The Institute of Medicine will be holding a conference entitled Lyme and Other Tick-Borne Diseases: The State of the Science Workshop, October 11-12 2010.
One thing that patients most desperately needs is more research & understanding amongst scientists & doctors worldwide, on the persistent symptoms of Lyme & the terrible consequences of Lyme infection not being treated aggressive enough, to sufficiently eradicate the disease.
Many key authors of the IDSA guidelines 2000 & 2006 have themselves published many research articles on chronic Lyme, persistence of infection AND sero-negativity (download recent Tick Talk article:) Persistence & seronegativity and yet those exact same authors within the past decade are now declaring that Lyme is easy to find & easy to treat. Those experiencing prolonged symptoms must be suffering from something else or perhaps suffering from ‘Medically Unexplained Symptoms’. Yet their own research discusses why the Lyme bacteria can become chronic & they were paid good research grant funding to study this phenomenon.

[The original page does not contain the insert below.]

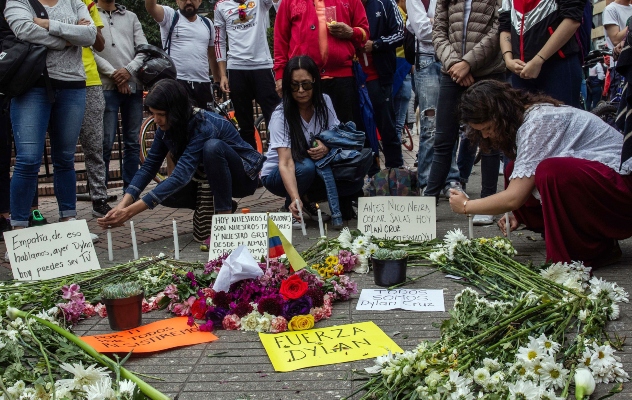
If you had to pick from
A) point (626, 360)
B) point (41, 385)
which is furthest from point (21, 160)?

The Lyme world is therefore very keen to hear in depth discussion of future trials, treatment plans & undergoing studies arising from the State of Science conference – however there is great concern that this will indeed not be so, judging by the speakers who have been asked to present their views. I include below a letter from Tina Garcia, from LEAP Arizona, who explains in very clear terms why the conference may be a concern to many who are suffering from this serious & often prolonged disease.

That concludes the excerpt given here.